In conclusion, while the notions of chance and natural selection are useful to highlight the fact that life has not been “created” by or for something, they cannot be considered as evolutionary driving forces. Instead, evolutionary driving forces correspond to environment-dependent physicochemical constraints that challenge the phenotype and the underlying genome, and thereby direct their evolution. Such evolutionary driving forces cannot explain all the diversity of life for several reasons. The first is that mutation processes based on physicochemical processes are probabilistic. This means that diversity can still emerge from chance occurrences (Figure 6C). Secondly, mutations that relax the initial constraints allow the emergence of new characteristics or properties as side effects and contribute to the diversity of living organisms [246] (Figure 6C, 2 and 3). Finally, the emergent properties resulting from molecular innovations under the constraint of physicochemical parameters can also generate new properties that can confer certain advantages and disadvantages at the organismal level. This means that the probability of dissemination within a population of some mutations at the origin of molecular innovations can potentially be modulated by various phenomena, including natural selection (Figure 6C). Therefore, the notions of random mutations and natural selection are not evolutionary driving forces but contribute to life form diversity and act as a filter, respectively.
Funding
This research received no external funding.
Acknowledgments
I thank my colleagues, in particular M. Dutertre, C. Bourgeois, F. Mortreux, O. Gandrillon, N. Fontrodona, and M. Touillaud, for helpful discussion and a critical reading of the manuscript. I thank VA Raker for manuscript editing. I am grateful for the critical comments from the reviewers, which helped to improve the discussion.
Conflicts of Interest
The authors declare no conflict of interest.
Appendix A
Chemical modifications Chemical modifications can change the physicochemical properties of monomers in nucleic and amino acid polymers (for example, a chemically modified nucleotide can “mimic” another nucleotide). Chemical modifications of nucleotides can, therefore, result in “transcription mutagenesis”, RNA editing, recoding during translation, and genetic mutations during replication. Similarly, modified amino acids within a protein (i.e., post-translational modifications) change the physicochemical properties of the modified proteins. As chemical modifications depend on the cellular metabolic activities that change under environmental fluctuations, this implies that environment-dependent metabolic activities can change the activities and nature (i.e., sequence) of gene products. Therefore, the cellular activities depend on genomic sequences and their chemical modifications in a manner that depends on extracellular and intracellular physicochemical parameters.

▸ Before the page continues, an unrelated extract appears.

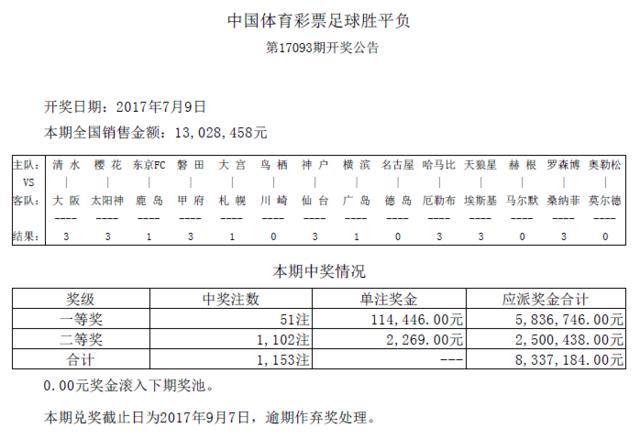 胜负彩093期开奖:头奖51注11万 二奖2269元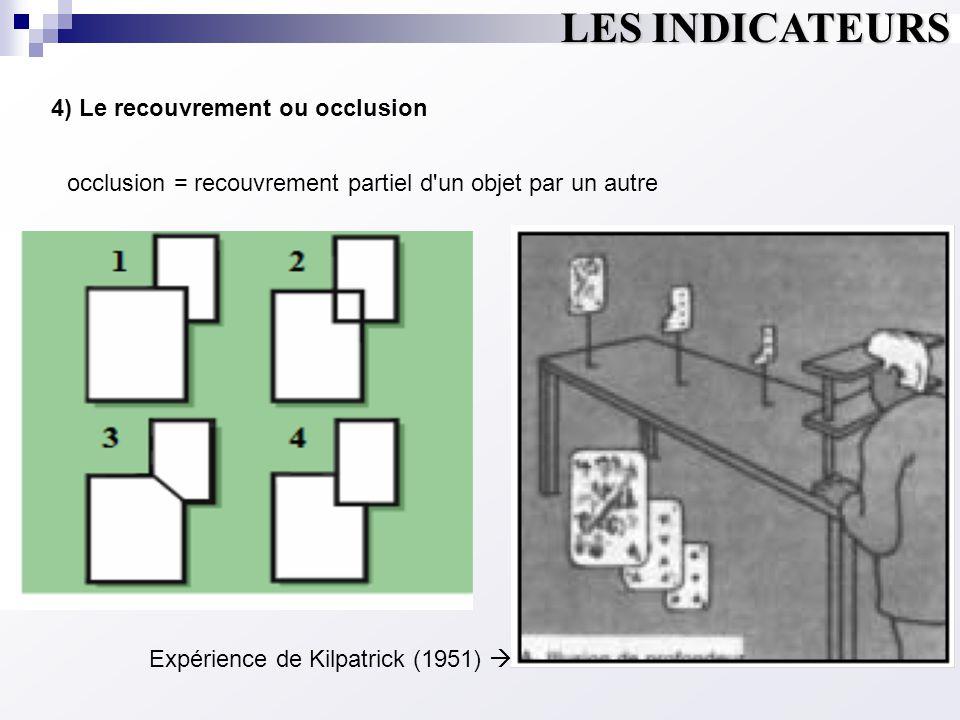 LES INDICATEURS 4) Le recouvrement ou occlusion occlusion = recouvrement partiel d'un objet par un autre Expérience de Kilpatrick (1951)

Composition bias The notion of composition bias relates to the fact that the global (or partial) composition of a polymer is different from that expected by chance. For example, the frequency of a mono-, di-, or trinucleotide can be higher than expected by chance. Nucleotide or amino acid composition biases correspond to specific physicochemical properties, as each monomer has specific physicochemical properties. The notion of composition bias is used in this manuscript in tight relation with the resulting and associated physicochemical properties.
Damage and error The word “error” is often used in biology. I do not use this term, as “error” refers to a deviation from a code. Codes are proposed by biologists to assemble a set of observations and to summarize the sum of knowledge at a time point. Therefore, deviation from a code can well be because an established code imperfectly describes the reality. Therefore, the word “damage” is preferred which can be used to highlight phenomena that challenge the physical integrity of biological objects (see “Genome and genetic stability” and “Mutational bias and signature”).
Emergence Emergence describes a process of coming into existence or the fact that a biological object (e.g., polymers) made of different elements (e.g., nucleotides) has physicochemical and structural properties that are more complex than the sum of the properties of the elements that composed them.
Genome and genetic stability Stability can refer to the physical integrity of components (e.g., genome stability) but also to maintenance over time of a particular sequence (e.g., genetic stability). Both notions are related, as the physical instability of a genome can generate sequence variations and sequence variations are the product of physicochemical modifications of DNA.
Genome and phenotype Genome is a template that gives rise directly or indirectly to polymers (DNAs, RNAs, and proteins) in response to environment-dependent physicochemical parameters. Some of these polymers (proteins as gene products) can modify molecules supplied by the cellular environment and give rise to metabolites (“gene product products”). The phenotype corresponding to all the cellular or organism activities allows its originating template to be protected from environmental fluctuations and its integrity maintained. If not, the template changes (genome mutations) and gives rise to another phenotype, until it protects its originating genome against environmental fluctuations.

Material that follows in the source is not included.